Concrete, practicable solutions to society's urgent challenges are rare, in part because the debate around such issues too often is driven by philosophical differences and partisan political calculation.

What is needed instead are compelling stories that explain those challenges through the eyes of the people affected and suggest possible solutions based on their lived reality. You Cant Be What You Can't See, by Milbrey W. McLaughlin, tells one such story

In the book, McLaughlin, the David Jack Professor Emeritus of Education and Public Policy at Stanford University and founding director of the John W. Gardner Center for Youth and Their Communities, documents what happened to more than seven hundred young people from Chicago's Cabrini-Green public housing project who participated in CYCLE, an out-of-school-time tutoring program started in 1978 in the basement of Cabrini-Green's LaSalle Street Church.

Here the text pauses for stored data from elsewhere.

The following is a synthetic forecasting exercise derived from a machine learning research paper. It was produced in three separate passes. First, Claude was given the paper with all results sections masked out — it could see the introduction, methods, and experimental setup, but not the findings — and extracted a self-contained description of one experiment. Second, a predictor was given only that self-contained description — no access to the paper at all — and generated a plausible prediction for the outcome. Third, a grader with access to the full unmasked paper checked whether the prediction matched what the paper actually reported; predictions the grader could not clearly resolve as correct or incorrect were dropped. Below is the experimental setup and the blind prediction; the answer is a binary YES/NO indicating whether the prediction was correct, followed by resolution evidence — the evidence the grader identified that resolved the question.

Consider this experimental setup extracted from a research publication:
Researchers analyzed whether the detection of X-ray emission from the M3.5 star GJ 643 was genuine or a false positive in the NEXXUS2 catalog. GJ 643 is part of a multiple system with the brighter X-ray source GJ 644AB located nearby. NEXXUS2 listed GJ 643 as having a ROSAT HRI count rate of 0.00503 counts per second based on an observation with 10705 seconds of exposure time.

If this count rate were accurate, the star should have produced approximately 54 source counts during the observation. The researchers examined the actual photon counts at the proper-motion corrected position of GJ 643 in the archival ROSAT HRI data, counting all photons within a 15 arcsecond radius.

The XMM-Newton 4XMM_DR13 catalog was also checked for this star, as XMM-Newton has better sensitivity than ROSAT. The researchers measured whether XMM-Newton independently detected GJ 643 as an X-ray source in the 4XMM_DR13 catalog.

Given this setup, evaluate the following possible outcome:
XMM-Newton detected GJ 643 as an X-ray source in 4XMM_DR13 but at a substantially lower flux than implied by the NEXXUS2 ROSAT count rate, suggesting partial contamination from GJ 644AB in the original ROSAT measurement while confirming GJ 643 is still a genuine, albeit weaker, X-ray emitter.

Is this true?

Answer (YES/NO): NO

Over the next decade and a half the program evolved into a comprehensive afterschool and summer support program for neighborhood youth, the history of which McLaughlin traces through the lives of the young people who participated. Along the way, we learn, through the kids' own voices, how the program altered the trajectory of their lives for the better.

McLaughlin closes the book with three takeaways for those working to replicate and scale CYCLE's successes over a generation: lack of opportunities keeps poor youth stuck in place; addressing the opportunity gap for impoverished youth requires attending to both the cultural and structural elements of poverty; and a youth-centered, relationship-based program should be a key element in any such effort.